■ Source text
———
In the same chapter of the Lotus Sutra we read, “If there is a person who is a victim of ignorance and that person knows how to be mindful of the great compassion of Avalokitesvara then he will free himself from ignorance. If a person is a victim of anger and she knows how to practice mindfulness of the great energy of Avalokitesvara then she will be free from her anger.” We have to understand all of these verses in that spirit.

Sometimes a whole nation is plunged into a pit of fire made of anger. Imagine how big that pit of fire must be. If you know how to be mindful of compassion, and of Avalokitesvara who is the symbol of compassion and understanding, then you will calm yourself down. You will be able to see more clearly and your anger will subside. After September 11th, I recommended that America engage herself in the practice of stopping, calming and looking deeply to see what to do and what not to do to respond to the situation with compassion and lucidity. This is the action of Avalokitesvara.
———
■ Provided data
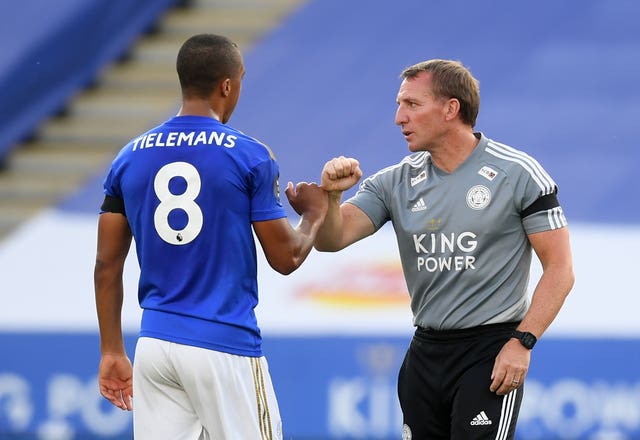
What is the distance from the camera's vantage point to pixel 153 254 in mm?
3609

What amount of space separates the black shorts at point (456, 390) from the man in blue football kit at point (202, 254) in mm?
690

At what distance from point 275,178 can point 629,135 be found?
4187 millimetres

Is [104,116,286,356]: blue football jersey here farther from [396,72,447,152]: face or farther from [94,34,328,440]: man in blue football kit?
[396,72,447,152]: face

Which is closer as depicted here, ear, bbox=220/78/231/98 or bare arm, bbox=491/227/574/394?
ear, bbox=220/78/231/98

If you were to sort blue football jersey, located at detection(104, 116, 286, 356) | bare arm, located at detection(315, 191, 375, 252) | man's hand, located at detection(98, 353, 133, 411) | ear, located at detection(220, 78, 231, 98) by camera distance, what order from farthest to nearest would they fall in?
bare arm, located at detection(315, 191, 375, 252) → man's hand, located at detection(98, 353, 133, 411) → ear, located at detection(220, 78, 231, 98) → blue football jersey, located at detection(104, 116, 286, 356)

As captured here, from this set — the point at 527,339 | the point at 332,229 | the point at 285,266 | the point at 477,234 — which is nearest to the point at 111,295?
the point at 285,266

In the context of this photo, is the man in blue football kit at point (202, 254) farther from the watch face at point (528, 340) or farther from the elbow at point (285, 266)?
the watch face at point (528, 340)

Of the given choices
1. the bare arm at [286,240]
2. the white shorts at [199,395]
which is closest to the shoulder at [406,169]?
the bare arm at [286,240]

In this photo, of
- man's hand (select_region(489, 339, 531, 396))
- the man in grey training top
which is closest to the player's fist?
the man in grey training top

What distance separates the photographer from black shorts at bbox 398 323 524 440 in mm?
3992

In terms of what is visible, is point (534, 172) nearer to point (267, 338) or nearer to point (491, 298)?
point (491, 298)

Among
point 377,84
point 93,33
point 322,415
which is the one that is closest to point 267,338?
point 322,415

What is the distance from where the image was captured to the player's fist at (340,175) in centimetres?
409

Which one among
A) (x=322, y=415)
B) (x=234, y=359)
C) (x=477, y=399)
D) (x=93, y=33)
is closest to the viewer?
(x=234, y=359)
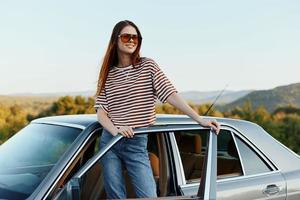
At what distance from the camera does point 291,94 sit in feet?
65.4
———
■ Job 1
Copy the rows from their start through the line with "4187 millimetres", both ends included, and leave the pictures out.
■ Job 2
Continue the passage on Avalokitesvara and compassion from where it stops.

■ Reply 1
What is the distance from the camera's vantage point to pixel 153 254 in mm?
3609

What amount of space separates the black shorts at point (456, 390) from the man in blue football kit at point (202, 254) in mm?
690

At what distance from point 275,178 can point 629,135 be found?
4187 millimetres

■ Reply 2
Drawing Dangers into Ourselves 

In the Universal Door Chapter we read about many dangerous situations such as: caught in a fire, caught in a flood, caught in a war, caught in a situation where we suffer so much. Usually we believe that dangers come from the outside. We do not realize that most of the dangers we are afraid of come from within us and not from some objective situation. When you do not have a clear view, a right understanding of reality, you create a lot of fear, misunderstanding, and danger. When you have the element of anger, delusion, and craving within yourself, you draw danger into yourself. You create your own suffering. The practice of compassion, the practice of deep looking helps you to be lucid, to be loving, and that lucidity and that loving kindness is a protection from all kinds of dangers.

It is clearly stated in the sutra that if you are caught in a situation of anger and you know how to produce mindfulness of love then you will be free from that situation. If you are caught in the situation of delusion and you know how to practice mindfulness of compassion then you can get out of that situation. That is the Universal Door.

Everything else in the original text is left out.